Intelligent Access to Unlicensed Spectrum A Mean Field Based Deep Reinforcement Learning Approach

Intelligent Access to Unlicensed Spectrum A Mean Field Based Deep Reinforcement Learning Approach

Abstract:

As the demand for mobile data traffic continues to grow, offloading data traffic to unlicensed spectrum is a promising approach that can relieve the pressure on cellular systems. Therefore, it is an urgent need to propose an unlicensed spectrum access method to guarantee the harmonious and efficient coexistence between cellular network technologies such as LTE and incumbent users such as WiFi in the unlicensed spectrum. However, existing coexistence schemes such as licensed assisted access (LAA) and LTE-unlicensed (LTE-U) still suffer from inefficient spectrum utilization and unsatisfactory fairness. In the paper, we formulate the optimization problem of the unlicensed spectrum access among multiple small bases (SBSs) as a game, and then solve the Nash Equilibrium (NE) with cooperative and distributed multi-agent deep reinforcement learning (MADRL). Specifically, a two level access framework for the coexistence scenario, which consists of feedback cycle and executive cycle, is first proposed, and then the key elements of MADRL including state, action, reward and Q-network are designed in detail based on the proposed access framework. To overcome the problems of learning divergence and prohibitive computation overhead in the coexistence scenario with multiple SBSs due to the non-stability phenomena, we adopt the mean field technology to solve the NE, which can simplify the process of solving NE by converting the interaction of an agent with the remaining multiple agents into an action with the average effect of them.
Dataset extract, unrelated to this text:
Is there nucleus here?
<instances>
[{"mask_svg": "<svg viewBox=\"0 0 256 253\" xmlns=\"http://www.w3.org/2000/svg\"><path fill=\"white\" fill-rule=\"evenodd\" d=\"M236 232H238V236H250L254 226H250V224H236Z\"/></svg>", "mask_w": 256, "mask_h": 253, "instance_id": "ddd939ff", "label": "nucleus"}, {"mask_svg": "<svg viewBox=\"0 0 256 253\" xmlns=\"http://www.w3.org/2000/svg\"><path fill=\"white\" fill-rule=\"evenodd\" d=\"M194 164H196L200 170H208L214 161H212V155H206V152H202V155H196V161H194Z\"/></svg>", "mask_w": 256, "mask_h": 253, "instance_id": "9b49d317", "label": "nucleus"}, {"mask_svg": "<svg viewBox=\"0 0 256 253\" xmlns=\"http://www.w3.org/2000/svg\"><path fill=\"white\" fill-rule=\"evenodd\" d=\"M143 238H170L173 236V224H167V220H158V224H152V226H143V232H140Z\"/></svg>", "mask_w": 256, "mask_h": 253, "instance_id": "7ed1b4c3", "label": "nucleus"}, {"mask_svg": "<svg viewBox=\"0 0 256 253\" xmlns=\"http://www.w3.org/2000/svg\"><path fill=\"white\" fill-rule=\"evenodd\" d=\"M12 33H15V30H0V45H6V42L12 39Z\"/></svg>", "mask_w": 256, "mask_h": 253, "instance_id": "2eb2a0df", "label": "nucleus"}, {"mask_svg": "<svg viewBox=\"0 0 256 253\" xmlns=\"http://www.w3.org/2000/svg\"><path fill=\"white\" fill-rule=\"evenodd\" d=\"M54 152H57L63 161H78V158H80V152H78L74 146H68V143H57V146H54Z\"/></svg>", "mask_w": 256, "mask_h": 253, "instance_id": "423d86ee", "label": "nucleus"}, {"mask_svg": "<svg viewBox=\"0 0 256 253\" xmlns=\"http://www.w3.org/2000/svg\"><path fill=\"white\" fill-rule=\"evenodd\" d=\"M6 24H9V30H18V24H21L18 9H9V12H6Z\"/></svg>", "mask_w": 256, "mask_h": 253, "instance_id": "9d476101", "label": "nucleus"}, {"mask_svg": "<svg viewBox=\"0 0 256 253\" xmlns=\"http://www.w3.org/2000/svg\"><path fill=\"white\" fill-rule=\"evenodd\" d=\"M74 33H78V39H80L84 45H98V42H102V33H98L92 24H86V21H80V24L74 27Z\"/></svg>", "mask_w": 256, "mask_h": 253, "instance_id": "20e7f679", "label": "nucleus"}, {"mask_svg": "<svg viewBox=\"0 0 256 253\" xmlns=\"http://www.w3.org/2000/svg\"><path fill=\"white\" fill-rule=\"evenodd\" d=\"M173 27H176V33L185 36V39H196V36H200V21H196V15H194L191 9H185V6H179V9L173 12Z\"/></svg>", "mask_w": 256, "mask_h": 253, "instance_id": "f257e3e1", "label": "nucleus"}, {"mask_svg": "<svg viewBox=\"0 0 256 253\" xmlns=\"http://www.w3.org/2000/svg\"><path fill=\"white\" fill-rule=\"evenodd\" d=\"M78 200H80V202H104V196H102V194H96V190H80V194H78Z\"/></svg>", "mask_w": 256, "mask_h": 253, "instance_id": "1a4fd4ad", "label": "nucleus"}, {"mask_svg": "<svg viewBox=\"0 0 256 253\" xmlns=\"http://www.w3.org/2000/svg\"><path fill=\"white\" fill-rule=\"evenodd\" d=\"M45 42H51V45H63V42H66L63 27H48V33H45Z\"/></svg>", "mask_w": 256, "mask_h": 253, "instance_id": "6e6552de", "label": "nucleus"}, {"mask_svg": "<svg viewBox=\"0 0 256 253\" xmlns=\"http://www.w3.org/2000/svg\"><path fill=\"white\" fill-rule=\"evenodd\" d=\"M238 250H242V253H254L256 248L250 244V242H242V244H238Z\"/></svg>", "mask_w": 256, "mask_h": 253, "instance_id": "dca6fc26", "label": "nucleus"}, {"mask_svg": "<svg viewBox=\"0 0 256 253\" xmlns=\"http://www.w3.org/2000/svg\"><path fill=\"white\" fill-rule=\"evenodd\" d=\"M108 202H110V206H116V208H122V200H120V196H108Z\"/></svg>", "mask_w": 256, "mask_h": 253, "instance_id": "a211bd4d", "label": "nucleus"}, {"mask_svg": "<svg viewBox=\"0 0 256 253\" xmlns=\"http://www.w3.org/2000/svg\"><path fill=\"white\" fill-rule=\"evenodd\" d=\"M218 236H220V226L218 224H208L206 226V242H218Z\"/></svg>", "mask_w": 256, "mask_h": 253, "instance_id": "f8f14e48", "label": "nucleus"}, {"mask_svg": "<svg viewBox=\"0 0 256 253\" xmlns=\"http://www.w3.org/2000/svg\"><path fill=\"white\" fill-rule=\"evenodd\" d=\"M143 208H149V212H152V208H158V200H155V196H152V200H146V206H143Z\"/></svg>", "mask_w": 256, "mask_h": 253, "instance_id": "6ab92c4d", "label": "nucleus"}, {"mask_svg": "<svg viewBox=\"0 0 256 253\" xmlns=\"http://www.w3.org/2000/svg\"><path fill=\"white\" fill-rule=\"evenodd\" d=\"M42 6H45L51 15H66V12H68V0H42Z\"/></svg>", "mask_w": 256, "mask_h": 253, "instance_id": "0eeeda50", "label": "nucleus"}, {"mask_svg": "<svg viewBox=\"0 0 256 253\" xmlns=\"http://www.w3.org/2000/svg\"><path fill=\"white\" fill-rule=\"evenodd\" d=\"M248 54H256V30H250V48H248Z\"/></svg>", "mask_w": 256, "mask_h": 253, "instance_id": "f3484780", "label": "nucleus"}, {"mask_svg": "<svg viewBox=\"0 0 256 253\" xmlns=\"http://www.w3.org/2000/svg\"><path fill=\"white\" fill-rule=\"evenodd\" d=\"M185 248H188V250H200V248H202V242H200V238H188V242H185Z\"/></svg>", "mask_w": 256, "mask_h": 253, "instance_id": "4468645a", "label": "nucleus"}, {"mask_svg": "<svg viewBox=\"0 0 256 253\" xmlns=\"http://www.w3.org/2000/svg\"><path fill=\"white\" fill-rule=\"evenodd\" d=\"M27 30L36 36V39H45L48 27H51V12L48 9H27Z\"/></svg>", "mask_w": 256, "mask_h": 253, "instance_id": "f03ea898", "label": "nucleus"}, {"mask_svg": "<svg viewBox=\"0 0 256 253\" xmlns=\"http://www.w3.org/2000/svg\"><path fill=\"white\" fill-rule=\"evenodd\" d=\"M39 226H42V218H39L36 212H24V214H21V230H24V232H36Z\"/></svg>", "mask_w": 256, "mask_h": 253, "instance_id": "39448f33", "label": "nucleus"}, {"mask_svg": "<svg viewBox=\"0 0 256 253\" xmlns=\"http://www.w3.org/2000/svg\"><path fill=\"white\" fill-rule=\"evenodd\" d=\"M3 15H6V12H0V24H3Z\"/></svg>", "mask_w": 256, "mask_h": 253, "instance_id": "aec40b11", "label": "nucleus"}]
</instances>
Simulation results show that 1) the proposed algorithm can overcome the learning divergence problem and converge to the NE quickly, and 2) the proposed algorithm can achieve the bi-objective optimization of total throughput and fairness of the coexistence network, and can achieve better performance in terms of throughput and fairness compared with the baseline methods such as Cat-4 LBT, Cooperative LBT and Random schemes.